In this context, we draw your attention to three contrasting approaches to stress, used by three important men.  All appear to work for their proponents, although Jamie Dimon’s stresses may be mounting nonetheless.

The Dimon method: exercise

When Jamie Dimon is stressed, he gets up early and takes some exercise.

Hence, the Wall Street Journal reported last week that, having found it difficult to breathe upon hearing of the losses in the CIO,   Dimon couldn’t sleep and, ‘and fought the anxiety by getting up very early to exercise and head into the office.’

The Cameron method: chilling

David Cameron was praised over the weekend (by Michael Gove) for his, “finely developed capacity” to separate work and relaxation in order to clear his mind. Unlike Dimon, Cameron reportedly  mitigates stress by have very clearly delineated non-work times.

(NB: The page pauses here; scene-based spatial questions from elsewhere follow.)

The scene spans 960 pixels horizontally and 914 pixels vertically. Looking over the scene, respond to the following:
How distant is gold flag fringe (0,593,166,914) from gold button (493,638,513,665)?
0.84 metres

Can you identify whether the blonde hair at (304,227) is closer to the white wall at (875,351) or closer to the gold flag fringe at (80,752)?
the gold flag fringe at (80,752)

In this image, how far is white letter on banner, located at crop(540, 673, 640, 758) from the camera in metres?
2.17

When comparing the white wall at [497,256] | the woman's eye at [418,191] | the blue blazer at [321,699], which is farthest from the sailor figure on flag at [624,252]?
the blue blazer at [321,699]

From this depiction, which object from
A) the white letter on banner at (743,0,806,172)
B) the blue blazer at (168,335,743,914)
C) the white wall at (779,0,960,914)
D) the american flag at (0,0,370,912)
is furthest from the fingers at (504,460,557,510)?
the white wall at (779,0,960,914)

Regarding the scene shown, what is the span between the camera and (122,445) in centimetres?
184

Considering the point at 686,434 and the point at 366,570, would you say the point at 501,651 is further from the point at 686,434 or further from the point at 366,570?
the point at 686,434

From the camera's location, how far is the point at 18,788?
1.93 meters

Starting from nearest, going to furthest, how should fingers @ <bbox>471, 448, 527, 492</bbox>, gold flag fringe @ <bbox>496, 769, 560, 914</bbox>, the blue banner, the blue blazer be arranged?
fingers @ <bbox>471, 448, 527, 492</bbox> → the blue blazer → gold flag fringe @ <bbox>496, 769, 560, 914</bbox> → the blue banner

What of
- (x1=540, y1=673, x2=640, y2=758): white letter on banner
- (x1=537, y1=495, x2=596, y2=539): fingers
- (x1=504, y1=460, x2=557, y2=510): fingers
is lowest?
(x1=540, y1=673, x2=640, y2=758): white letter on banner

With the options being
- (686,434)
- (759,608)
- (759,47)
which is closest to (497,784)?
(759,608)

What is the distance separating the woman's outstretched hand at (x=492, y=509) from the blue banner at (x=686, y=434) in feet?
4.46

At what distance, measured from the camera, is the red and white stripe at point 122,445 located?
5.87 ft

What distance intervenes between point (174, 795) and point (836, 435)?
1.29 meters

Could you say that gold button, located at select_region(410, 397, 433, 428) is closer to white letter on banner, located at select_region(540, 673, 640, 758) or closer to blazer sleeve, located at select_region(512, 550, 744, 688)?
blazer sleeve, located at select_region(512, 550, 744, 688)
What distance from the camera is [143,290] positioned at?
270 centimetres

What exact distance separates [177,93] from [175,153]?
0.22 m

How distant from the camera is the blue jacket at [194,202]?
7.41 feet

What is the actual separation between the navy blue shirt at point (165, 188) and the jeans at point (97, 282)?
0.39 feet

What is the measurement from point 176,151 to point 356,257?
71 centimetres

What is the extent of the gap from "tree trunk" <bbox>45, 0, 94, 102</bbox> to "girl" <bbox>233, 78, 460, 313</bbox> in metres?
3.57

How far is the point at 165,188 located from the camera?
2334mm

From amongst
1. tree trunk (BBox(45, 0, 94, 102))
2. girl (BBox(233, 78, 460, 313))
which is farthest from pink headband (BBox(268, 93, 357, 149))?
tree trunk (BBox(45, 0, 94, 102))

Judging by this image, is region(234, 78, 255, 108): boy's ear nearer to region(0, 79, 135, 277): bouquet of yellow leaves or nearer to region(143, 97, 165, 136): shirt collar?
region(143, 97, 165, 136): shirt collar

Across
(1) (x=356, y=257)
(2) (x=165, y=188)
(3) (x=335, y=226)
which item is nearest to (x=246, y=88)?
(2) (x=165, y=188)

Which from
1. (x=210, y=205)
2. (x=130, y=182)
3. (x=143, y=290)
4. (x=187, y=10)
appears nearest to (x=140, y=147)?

For example, he reportedly spends his Sundays: getting up early and working, but then watching a, ‘crap film on telly’, playing with the children, cooking, having three or four glasses of wine, an afternoon nap, and playing tennis.

The Clarke method: indulgence

Finally, Ken Clarke, the justice secretary, former Chancellor of the Exchequer and one time director of F&C, also opined on stress reduction methods.

Unlike Cameron, Clarke said his chosen method of stress absorption is a cigar and brandy, to the extent that while Cameron is up at the crack of dawn, you’re more likely to find him: “with a brandy and a cigar at one o'clock in the morning working on my papers.”